Ayhan “Pazar Günü hava sıcaklığı 15 derece olacak” dedi ve Dumanlıdağ’a gitmeye karar verdik. Ben Villakent’ten komşularımız Aylin ve Ali Rıza Gülbağ ile kızları Sude’yı davet ettim, Ayhan da İdadik’den ortak arkadaşımız Yusuf Genç’e haber verdi. Biraz kırıklığı olan Ayşen de bu güzel gruba katılma kararı alınca, toplam 6 kişi olduk; tabi bir de Liz!
Sabah saat 9:30 gibi Hatundere içinden, dağa doğru zirveyi karşımıza alarak yürümeye başladık. Hava hafif serin, ancak güneşli bir gün, yani yürüyüş için çok uygun. Hertaraf bahar gibi yemyeşil çimen. Gölge yerlerde kırağıların üzerinden geçtik. Liz de keyifle öne arkaya koşturuyor. Derelere çeşme yalaklarına girip serinlemeyi de ihmal etmiyor. Karşımızdaki duvar gibi Dumanlı dağ zirve konisinin üzerinde rüzgar santralları DonKişot’un dev yeldeğirmenlerini hatırlatıyor. Ancak biz bugün oralara çıkıp onlara elleşmeyeceğiz!
Belli bir tempo ile sohbet muhabbet molasız yaklaşık 2.5 saat kadar yürüyerek yükseldikten sonra, minik bir çeşme başında mola verdik. Ayhan hemen ateş yaktı ve biz sofrayı hazırlayıncaya kadar hamsileri pişirdi. Bu güzel ziyafet ilk defa doğa yürüyüşüne katılan Villakentli komşularımıza da hoş bir sürpriz oldu.
Yemek molasında 2 saat kadar dinlendikten sonra geldiğimiz yoldan Hatundere’ye indik. İniş de yaklaşık 2 saat kadar sürünce toplam 4.5 saatlik bir etkinlik yapmış olduk.
Bu güzel etkinlikte çektiğim fotoğraflara, Ayhan Yörük’ün paylaştıklarını da ekleyerek aşağıdaki albümü hazırladım.

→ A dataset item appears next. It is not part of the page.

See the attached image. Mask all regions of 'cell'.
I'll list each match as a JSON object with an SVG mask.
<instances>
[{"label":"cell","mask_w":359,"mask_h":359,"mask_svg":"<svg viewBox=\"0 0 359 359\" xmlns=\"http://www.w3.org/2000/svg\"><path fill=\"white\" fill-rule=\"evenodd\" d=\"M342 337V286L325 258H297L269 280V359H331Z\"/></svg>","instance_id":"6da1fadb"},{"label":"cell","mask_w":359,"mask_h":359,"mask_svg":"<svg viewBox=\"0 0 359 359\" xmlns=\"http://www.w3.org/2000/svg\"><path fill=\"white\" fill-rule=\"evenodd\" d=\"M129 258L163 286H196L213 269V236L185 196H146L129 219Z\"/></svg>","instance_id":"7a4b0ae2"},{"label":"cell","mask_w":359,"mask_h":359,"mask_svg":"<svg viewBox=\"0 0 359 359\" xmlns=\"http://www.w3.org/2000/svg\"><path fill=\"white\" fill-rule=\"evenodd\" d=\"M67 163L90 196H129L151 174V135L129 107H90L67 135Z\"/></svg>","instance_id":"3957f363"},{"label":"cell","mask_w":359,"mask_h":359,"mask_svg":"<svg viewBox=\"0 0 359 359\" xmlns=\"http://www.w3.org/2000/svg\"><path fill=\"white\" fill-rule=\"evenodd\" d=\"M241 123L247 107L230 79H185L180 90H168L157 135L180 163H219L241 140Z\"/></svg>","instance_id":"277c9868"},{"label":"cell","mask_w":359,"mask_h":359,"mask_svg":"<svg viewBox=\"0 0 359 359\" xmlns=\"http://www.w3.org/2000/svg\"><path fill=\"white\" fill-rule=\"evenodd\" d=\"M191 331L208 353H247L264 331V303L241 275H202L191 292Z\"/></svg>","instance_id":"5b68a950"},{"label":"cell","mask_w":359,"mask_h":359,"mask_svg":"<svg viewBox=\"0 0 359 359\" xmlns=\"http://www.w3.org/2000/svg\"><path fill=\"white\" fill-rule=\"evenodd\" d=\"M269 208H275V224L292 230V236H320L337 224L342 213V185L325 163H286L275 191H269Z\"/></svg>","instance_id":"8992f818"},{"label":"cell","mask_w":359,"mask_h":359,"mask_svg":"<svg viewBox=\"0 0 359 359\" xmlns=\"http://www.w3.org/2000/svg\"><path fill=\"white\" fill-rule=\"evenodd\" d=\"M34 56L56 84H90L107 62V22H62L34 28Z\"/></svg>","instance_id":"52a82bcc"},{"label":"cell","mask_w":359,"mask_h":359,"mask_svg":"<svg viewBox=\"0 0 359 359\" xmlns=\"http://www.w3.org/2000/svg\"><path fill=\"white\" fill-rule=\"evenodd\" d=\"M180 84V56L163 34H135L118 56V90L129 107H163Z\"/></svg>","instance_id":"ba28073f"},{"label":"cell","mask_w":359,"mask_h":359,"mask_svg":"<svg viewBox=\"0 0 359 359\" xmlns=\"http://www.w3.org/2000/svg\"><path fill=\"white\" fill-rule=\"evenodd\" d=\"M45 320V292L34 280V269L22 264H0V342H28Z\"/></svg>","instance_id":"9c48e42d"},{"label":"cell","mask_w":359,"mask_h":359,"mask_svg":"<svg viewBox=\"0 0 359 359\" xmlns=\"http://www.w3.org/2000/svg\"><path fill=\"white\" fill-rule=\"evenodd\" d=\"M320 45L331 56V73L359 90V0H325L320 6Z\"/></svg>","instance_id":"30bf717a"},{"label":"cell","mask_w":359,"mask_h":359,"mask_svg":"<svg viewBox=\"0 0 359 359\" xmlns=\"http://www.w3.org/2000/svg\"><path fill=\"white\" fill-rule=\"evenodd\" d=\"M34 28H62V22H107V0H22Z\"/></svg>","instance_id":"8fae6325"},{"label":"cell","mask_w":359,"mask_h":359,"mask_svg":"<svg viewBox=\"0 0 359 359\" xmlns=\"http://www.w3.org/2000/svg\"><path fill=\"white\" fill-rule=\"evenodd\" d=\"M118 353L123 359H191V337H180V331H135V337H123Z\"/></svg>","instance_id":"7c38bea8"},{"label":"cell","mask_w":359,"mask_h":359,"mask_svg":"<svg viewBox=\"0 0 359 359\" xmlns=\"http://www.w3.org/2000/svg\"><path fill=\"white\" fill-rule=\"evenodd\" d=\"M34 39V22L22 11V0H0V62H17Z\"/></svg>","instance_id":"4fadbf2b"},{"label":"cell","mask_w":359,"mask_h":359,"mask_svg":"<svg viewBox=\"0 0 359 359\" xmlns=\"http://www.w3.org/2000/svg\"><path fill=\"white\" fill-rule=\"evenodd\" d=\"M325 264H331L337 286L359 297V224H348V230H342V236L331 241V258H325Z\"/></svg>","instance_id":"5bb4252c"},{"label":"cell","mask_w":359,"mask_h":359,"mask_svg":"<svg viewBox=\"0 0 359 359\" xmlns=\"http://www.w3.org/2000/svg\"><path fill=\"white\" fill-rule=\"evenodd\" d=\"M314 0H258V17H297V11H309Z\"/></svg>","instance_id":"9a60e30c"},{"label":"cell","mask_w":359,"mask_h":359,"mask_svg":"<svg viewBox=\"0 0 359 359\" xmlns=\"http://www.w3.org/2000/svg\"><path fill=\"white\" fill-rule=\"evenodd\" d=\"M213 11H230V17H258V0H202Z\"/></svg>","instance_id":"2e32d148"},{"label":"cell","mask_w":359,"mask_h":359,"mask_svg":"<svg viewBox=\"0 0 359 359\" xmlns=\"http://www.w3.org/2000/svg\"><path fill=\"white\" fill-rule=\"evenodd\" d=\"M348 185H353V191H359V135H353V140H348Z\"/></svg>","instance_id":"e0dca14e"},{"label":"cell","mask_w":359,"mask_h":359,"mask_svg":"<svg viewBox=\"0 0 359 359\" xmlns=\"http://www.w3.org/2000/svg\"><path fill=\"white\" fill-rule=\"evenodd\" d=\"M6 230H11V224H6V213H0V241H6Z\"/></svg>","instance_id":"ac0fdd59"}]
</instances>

Not: Aşağıdaki fotoğrafları, herhangi birine tıklayıp, açılan penceredeki veya klavyeniz üzerindeki ok işaretleri yönünde izleyebilirsiniz.
Şinasi Hocam,
Hamsi bahane. Dostlarla beraber doğada olmak ise şahane. Sanıyorum Sude kızımız için ömrü boyunca unutamayacağı güzel bir gün oldu.